VA home loan minimum property requirements include:
- A functioning heating, cooling, and electric system
- Size of the home must be sufficient for the family living there
- Must be a primary residence, not a vacation home or income property
- Must not have lead-based paint
- Crawl spaces and attics must be accessible and adequately vented
- Well water must meet safe drinking standards
FAQ about VA loans
The VA loan process has different terms and requirements than a conventional loan. Below are the answers to some frequently asked questions on VA loans.
Who is eligible for a VA loan?
VA loan eligibility requirements include your time as a current or discharged service member of the armed forces—the United States Army, Navy, Marine Corps, Air Force, Coast Guard, National Guard, and Space Force Guardians, including Reserve components.
The VA will determine eligibility based on your service classification, duration, and when it occurred. Surviving spouses of eligible service members and veterans can also qualify for VA home loans.
In addition to the VA’s requirements, borrowers must prove they can afford the home purchase.
What credit score is required for a VA loan?
While the VA doesn’t specify minimum credit prerequisites, credit requirements can vary from lender to lender. However, many lenders require a minimum 620 credit score.
What debt-to-income ratio is needed for a VA loan?
VA loan eligibility requires a maximum debt-to-income (DTI) ratio of 41%.
However, you could still meet eligibility with a higher debt-to-income ratio if your lender can justify your loan approval to the VA.
If you’ve declared bankruptcy, foreclosed, or made a short sale, you’re ineligible for a VA loan for a period of 1-2 years.

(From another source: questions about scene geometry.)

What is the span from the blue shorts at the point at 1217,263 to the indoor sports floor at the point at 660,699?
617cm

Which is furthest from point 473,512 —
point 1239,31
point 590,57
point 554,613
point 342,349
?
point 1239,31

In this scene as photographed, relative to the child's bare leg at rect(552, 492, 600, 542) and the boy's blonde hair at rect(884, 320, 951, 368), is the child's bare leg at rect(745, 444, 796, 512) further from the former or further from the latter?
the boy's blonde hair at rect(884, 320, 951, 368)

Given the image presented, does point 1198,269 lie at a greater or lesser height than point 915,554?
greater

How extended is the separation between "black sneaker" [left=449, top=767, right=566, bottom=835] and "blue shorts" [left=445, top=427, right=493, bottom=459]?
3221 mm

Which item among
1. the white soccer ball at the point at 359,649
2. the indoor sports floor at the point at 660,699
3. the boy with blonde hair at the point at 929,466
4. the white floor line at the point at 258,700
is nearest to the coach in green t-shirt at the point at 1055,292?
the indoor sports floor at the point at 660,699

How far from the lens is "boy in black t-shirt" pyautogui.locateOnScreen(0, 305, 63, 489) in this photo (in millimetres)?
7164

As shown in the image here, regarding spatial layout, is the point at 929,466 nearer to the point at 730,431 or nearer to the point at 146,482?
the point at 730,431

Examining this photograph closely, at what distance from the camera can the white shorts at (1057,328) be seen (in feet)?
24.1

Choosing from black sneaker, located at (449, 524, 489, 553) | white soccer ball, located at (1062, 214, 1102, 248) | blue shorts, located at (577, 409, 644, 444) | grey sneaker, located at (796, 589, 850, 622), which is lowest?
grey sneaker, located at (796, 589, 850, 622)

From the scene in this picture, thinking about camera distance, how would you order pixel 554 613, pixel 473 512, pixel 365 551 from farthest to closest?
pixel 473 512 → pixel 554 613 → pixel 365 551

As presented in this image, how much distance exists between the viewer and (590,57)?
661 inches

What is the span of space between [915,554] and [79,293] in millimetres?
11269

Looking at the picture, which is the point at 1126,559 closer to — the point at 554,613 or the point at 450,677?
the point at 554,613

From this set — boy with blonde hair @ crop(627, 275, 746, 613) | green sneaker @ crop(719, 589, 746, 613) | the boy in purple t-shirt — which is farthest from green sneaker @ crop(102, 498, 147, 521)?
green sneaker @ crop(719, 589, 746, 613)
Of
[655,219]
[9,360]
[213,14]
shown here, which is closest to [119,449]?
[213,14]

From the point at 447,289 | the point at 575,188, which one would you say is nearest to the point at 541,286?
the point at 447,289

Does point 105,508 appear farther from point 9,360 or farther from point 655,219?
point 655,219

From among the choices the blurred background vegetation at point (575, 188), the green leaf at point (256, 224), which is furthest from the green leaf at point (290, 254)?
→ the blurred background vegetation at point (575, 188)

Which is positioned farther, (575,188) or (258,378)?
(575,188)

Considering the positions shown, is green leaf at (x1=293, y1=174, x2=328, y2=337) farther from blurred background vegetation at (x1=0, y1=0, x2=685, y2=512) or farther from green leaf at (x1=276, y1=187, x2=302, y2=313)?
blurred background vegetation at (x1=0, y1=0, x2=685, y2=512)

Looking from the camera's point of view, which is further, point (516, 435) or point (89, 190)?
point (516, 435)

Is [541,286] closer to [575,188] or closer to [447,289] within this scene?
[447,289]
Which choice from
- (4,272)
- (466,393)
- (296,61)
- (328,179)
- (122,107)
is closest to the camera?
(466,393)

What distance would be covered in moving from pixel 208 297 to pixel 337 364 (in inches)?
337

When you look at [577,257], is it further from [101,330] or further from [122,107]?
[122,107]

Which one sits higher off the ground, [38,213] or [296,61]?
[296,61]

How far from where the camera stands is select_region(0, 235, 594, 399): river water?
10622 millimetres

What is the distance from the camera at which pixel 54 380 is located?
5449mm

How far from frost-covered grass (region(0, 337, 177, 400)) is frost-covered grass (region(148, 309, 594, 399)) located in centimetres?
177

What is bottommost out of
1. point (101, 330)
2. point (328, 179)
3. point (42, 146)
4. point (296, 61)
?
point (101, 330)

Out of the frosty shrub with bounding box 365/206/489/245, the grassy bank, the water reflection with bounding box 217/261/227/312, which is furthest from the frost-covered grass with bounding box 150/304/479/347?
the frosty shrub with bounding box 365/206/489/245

While inconvenient, the VA waiting period is significantly shorter than conventional mortgages which can require borrowers to wait seven years following bankruptcy before applying for a home loan.
What is a VA entitlement?
The amount the VA will reimburse your lender is your VA loan entitlement. There are two types of entitlements:
- Basic entitlement
- Bonus entitlement (sometimes called additional or Tier 2 entitlement)
Your basic and bonus entitlement determine how much of your home loan the VA will guarantee, which determines whether you can use the zero down payment option.
Your Certificate of Eligibility lists your basic entitlement. If you have “full” entitlement, there is no VA loan limit, and you qualify for no down payment.
You qualify for “full” entitlement if any of the following statements apply:
- You’ve never used the VA home loan benefit
- You’ve used the VA home loan benefits to buy a home but repaid the loan in full and sold the home
- You used the VA home loan benefit to purchase a home, had a foreclosure or compromise claim (also called “short sale”), and repaid the loan in full
What is the VA funding fee?
While VA loans don’t require private mortgage insurance (PMI) like conventional mortgages, there’s an additional cost associated with VA home loans—the VA funding fee.
The VA funding fee is a one-time administrative fee charged at closing or rolled into your total mortgage amount.
The VA funding fee varies but generally ranges between 1.4% to 3.6% of the loan amount.
This fee reduces the cost of VA home loans for taxpayers and helps to ensure the program will continue to be available to help future borrowers.
How to get a VA loan
If you’re a veteran, surviving spouse, or currently-serving member, you may be eligible for a VA home loan.
These loans offer several benefits, including no down payment and no private mortgage insurance. You’ll need to apply for your Certificate of Eligibility and still get pre-approved for a mortgage from your VA-approved lender.